▸ Problem to solve
Find the line with "In terms of" in the data below. Repeat it and every line after it up to the end, exactly, but drop the pictures.

[Records from a spatial question set]
--
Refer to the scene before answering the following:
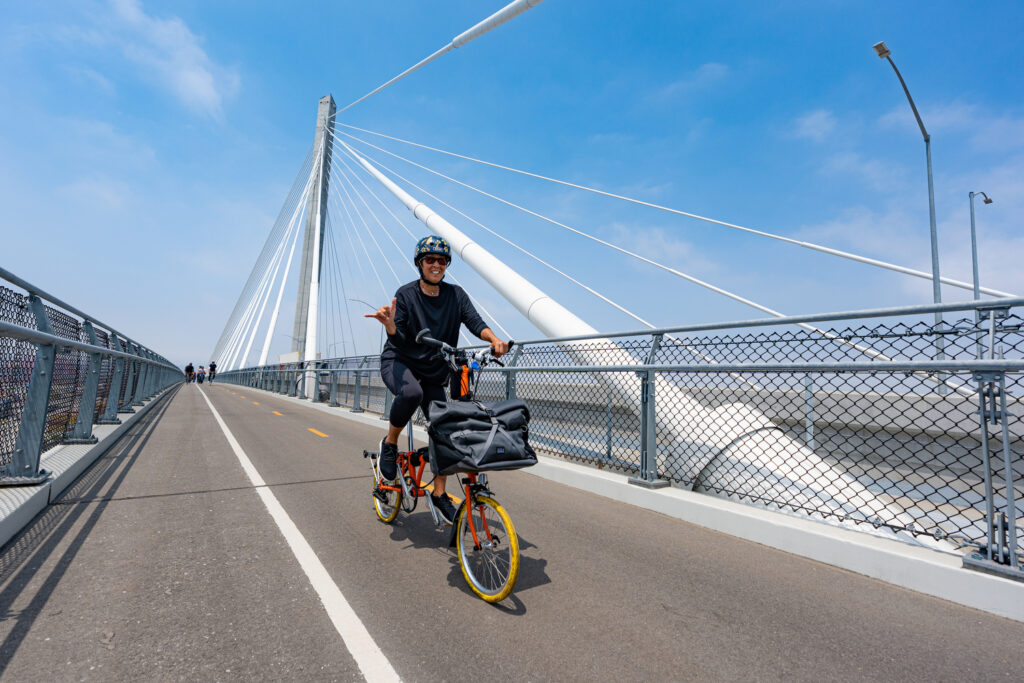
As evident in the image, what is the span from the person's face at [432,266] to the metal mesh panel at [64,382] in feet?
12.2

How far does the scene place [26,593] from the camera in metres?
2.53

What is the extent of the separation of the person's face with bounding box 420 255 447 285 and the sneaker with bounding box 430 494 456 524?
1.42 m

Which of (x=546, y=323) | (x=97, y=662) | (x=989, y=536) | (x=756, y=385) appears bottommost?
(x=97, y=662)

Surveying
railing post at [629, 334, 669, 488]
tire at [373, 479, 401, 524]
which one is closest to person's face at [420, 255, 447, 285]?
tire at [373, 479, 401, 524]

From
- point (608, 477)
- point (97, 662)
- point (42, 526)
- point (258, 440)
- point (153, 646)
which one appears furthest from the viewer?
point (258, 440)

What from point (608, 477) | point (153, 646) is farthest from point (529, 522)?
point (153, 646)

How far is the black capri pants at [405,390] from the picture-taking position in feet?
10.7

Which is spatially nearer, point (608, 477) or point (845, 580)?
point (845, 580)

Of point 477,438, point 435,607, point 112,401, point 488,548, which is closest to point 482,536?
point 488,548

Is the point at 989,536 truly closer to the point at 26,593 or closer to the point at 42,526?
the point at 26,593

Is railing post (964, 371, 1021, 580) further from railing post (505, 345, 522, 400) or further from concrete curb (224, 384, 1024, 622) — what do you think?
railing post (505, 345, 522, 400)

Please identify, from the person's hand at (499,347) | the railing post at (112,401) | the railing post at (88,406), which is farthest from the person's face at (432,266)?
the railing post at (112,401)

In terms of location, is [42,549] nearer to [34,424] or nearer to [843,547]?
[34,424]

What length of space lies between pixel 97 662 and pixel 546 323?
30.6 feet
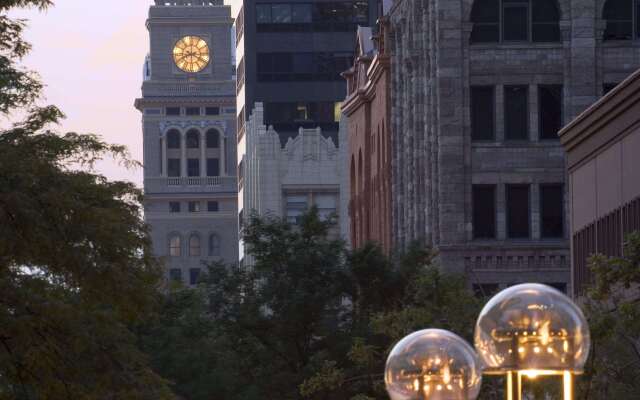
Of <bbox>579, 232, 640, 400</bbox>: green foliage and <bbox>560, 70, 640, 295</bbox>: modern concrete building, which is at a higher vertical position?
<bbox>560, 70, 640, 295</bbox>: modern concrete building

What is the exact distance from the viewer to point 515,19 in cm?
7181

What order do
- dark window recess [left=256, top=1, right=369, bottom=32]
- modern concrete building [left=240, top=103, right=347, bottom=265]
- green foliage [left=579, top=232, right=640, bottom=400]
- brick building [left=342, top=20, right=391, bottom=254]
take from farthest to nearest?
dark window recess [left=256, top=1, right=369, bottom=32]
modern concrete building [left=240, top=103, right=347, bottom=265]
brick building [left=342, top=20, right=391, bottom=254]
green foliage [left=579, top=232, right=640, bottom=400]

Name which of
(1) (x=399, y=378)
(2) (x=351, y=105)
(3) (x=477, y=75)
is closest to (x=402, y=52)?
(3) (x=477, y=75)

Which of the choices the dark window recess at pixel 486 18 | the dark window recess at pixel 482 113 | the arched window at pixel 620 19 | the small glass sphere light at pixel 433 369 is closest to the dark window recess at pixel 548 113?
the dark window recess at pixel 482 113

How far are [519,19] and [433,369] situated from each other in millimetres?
--
▸ Completed task
In terms of location, is [42,549] nearer to [34,424] or nearer to [843,547]?
[34,424]

What length of space lies between pixel 97 662 and pixel 546 323?
30.6 feet
Of <bbox>579, 232, 640, 400</bbox>: green foliage and <bbox>560, 70, 640, 295</bbox>: modern concrete building, which is at a higher vertical position?
<bbox>560, 70, 640, 295</bbox>: modern concrete building

What is the exact distance from the viewer to point 515,19 in cm?
7181

What order do
- dark window recess [left=256, top=1, right=369, bottom=32]
- modern concrete building [left=240, top=103, right=347, bottom=265]
- green foliage [left=579, top=232, right=640, bottom=400]
- brick building [left=342, top=20, right=391, bottom=254]
take from farthest to nearest?
dark window recess [left=256, top=1, right=369, bottom=32]
modern concrete building [left=240, top=103, right=347, bottom=265]
brick building [left=342, top=20, right=391, bottom=254]
green foliage [left=579, top=232, right=640, bottom=400]

Name which of
(1) (x=399, y=378)
(2) (x=351, y=105)
(3) (x=477, y=75)
is closest to (x=402, y=52)?
(3) (x=477, y=75)

Which of the choices the dark window recess at pixel 486 18 | the dark window recess at pixel 482 113 | the arched window at pixel 620 19 | the small glass sphere light at pixel 433 369 is closest to the dark window recess at pixel 548 113?
the dark window recess at pixel 482 113

How far are [519,19] and [433,369] situated from each other in millimetres?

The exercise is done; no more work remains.